## [TU TAREA]
Por favor, responde estas preguntas sobre el fragmento de página:
(a) ¿Qué pregunta se ha hecho todo hombre mil y una veces?
(b) ¿Dónde estaban expuestos los que sufrieron la barbarie nazi?
(c) ¿A qué se obliga a los niños?
═══ FRAGMENTO DE PÁGINA ═══
Navidad
– El Grito
¿Dónde está Dios? He ahí la pregunta que todo hombre se
ha hecho mil y una veces ante el mal que, como bandadas de asesinos, recorre la
tierra entera segando cuerpos y almas. ¿Dónde está Dios?, se preguntaban
horrorizados los que sufrieron en su carne los horrores de la barbarie nazi
expuestos, como estaban, como animales desollados en los campos de
concentración. ¿Dónde está Dios?, nos preguntamos todos ante la violencia
desatada entre padres e hijos, esposos y esposas, miembros de distintas
religiones, etc. ¿Dónde está Dios?, nos preguntamos todos ante los esclavos y
oprimidos, los niños obligados a trabajar en las minas o a empuñar un fusil…
¿Dónde, dónde? He ahí el grito de la humanidad doliente.
═══ CONJUNTO DE DATOS ═══
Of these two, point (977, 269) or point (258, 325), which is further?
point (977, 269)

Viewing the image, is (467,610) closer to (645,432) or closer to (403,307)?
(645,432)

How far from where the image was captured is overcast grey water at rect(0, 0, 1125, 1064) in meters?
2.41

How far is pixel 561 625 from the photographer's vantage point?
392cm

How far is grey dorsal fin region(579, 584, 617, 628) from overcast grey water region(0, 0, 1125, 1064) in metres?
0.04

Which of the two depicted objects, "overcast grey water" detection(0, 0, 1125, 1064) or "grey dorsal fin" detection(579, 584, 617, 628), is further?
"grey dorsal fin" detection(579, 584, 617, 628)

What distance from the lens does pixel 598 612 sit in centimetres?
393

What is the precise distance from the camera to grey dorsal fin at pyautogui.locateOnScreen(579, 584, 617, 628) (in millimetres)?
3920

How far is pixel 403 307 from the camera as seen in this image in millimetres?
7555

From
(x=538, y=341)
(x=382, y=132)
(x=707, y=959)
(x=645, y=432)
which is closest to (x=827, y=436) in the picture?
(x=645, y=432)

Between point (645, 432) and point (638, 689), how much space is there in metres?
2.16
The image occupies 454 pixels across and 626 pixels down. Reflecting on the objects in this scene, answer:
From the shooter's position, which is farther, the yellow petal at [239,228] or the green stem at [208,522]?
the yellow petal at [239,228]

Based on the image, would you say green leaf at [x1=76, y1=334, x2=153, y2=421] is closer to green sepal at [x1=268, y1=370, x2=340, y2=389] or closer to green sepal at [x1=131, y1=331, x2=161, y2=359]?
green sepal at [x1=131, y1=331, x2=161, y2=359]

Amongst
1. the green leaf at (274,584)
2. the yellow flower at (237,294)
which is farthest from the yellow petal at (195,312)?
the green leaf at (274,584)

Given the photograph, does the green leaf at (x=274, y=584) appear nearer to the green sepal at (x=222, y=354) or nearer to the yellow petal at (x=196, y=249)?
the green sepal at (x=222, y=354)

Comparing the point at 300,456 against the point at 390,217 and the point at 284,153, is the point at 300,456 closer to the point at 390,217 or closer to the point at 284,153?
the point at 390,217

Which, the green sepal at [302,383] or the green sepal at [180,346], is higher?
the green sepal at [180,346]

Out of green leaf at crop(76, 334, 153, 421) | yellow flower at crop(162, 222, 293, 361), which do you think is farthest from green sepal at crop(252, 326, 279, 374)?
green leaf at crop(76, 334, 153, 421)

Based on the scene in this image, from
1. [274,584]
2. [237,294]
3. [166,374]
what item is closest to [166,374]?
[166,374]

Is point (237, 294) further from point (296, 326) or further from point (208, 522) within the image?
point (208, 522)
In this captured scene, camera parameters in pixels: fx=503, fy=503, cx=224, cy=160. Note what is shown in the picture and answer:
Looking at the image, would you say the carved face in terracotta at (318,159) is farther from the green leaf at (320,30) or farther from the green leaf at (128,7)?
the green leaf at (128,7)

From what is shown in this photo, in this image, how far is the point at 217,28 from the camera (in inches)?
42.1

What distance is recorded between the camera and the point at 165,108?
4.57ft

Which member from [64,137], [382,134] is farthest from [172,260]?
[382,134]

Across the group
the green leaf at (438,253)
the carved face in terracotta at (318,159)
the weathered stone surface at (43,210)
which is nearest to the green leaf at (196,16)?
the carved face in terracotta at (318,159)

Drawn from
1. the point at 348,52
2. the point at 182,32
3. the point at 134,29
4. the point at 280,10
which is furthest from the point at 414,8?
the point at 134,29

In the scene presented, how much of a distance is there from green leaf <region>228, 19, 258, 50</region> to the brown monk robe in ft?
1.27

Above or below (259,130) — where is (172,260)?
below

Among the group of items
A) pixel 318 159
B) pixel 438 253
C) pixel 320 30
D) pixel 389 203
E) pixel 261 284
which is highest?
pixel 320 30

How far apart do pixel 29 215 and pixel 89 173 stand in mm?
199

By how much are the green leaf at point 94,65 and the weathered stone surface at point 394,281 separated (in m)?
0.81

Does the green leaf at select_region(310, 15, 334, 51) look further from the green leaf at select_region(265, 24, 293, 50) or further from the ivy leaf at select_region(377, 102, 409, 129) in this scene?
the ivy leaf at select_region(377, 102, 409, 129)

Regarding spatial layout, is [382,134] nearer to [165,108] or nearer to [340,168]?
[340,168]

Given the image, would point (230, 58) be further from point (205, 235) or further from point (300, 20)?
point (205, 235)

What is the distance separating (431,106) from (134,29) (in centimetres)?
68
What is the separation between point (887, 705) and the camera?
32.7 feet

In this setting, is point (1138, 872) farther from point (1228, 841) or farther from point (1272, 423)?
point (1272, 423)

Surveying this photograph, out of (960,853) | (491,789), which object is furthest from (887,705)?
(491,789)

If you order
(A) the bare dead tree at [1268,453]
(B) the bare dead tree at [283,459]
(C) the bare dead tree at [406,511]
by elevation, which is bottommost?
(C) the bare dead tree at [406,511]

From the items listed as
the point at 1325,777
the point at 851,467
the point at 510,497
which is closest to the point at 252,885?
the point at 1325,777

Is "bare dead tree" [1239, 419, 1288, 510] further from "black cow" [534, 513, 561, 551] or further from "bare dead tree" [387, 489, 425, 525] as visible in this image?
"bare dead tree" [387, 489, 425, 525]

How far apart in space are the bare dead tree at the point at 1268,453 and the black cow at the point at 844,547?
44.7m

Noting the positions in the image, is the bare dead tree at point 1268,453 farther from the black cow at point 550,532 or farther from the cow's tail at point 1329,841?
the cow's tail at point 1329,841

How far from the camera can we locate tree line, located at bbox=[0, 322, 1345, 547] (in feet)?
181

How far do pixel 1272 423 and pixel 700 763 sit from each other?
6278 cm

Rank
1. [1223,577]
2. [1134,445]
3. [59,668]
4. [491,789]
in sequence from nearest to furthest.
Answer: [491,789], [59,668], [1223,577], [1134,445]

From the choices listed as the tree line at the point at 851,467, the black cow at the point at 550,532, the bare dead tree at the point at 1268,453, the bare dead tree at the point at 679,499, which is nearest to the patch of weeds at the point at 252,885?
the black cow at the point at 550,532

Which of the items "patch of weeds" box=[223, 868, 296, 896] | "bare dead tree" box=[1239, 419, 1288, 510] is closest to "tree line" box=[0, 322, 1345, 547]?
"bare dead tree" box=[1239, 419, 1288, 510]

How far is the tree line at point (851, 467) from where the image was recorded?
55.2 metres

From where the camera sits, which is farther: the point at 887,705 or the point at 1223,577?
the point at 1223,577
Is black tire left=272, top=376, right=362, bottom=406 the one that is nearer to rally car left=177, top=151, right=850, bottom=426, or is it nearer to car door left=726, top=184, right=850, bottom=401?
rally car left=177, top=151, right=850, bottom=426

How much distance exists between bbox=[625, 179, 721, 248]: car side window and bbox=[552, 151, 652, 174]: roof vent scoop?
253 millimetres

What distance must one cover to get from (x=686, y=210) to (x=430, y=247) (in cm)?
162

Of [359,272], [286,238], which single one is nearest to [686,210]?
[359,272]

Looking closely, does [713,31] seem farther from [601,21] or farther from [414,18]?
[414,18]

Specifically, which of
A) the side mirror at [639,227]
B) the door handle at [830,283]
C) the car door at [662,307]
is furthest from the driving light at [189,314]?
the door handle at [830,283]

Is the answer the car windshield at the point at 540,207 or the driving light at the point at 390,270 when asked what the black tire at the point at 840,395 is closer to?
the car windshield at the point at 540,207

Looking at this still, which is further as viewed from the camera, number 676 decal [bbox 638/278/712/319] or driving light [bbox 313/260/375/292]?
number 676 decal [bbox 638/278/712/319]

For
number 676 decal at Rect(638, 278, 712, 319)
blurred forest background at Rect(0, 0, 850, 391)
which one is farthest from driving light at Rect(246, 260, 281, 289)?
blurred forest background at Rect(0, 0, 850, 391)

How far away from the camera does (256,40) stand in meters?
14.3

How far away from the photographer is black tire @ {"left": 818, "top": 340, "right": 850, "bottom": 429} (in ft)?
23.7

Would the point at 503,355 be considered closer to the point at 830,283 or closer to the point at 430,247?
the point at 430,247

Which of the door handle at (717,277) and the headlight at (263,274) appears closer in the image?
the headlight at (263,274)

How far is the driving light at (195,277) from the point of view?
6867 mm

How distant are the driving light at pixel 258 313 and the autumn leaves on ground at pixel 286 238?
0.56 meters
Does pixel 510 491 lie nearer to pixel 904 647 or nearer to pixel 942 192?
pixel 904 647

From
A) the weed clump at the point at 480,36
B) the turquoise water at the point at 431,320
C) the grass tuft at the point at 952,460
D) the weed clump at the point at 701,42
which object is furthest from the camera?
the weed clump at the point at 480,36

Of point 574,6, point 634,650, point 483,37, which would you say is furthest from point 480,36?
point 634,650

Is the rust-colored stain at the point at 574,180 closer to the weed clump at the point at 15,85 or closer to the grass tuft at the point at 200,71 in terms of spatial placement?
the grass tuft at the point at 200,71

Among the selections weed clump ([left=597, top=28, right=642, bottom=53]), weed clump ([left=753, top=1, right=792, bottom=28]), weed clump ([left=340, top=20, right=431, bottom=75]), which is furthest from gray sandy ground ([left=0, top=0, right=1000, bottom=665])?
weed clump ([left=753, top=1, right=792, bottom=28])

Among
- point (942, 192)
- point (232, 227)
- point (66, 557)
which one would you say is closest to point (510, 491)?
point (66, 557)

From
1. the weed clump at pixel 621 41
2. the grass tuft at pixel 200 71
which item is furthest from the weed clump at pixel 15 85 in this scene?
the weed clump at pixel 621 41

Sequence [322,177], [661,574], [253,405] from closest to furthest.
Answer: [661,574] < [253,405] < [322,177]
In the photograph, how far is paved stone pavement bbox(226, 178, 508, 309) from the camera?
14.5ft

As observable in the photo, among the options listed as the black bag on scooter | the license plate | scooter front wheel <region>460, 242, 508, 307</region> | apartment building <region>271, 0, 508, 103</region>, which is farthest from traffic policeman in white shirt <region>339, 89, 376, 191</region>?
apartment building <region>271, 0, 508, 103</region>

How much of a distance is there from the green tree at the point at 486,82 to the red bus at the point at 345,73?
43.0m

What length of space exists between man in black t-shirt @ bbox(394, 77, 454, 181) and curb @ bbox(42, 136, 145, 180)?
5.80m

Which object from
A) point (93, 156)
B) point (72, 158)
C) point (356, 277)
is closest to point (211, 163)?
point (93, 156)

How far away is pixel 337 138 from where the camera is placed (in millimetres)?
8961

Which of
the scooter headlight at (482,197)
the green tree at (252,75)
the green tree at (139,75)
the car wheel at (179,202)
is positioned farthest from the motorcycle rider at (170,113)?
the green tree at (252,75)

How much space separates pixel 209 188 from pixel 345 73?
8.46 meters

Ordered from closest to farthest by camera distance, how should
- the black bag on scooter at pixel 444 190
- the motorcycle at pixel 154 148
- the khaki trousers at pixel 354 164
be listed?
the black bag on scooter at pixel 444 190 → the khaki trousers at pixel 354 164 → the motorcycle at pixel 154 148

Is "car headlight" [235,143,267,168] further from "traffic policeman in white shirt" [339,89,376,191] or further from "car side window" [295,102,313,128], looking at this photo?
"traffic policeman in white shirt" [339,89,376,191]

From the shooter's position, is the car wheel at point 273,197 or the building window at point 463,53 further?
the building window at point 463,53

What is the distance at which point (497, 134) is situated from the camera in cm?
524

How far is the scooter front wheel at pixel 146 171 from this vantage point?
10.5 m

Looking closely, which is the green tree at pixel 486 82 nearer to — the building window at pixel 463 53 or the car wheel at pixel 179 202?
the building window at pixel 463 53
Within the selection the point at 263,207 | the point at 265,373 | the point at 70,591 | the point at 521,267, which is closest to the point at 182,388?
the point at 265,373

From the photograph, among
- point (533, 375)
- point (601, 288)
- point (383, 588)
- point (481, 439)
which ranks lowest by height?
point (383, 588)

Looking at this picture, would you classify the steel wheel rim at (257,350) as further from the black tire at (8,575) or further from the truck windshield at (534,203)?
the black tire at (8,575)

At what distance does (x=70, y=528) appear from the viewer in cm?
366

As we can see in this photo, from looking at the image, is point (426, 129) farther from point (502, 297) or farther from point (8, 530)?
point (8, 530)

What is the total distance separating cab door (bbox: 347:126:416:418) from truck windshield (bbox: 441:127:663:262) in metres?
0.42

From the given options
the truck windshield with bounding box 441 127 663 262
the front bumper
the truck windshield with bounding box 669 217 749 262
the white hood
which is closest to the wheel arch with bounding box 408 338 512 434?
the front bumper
═══
## [RESPUESTA]
(a) «¿Dónde está Dios?»
(b) En los campos de concentración, como animales desollados.
(c) A trabajar en las minas o a empuñar un fusil.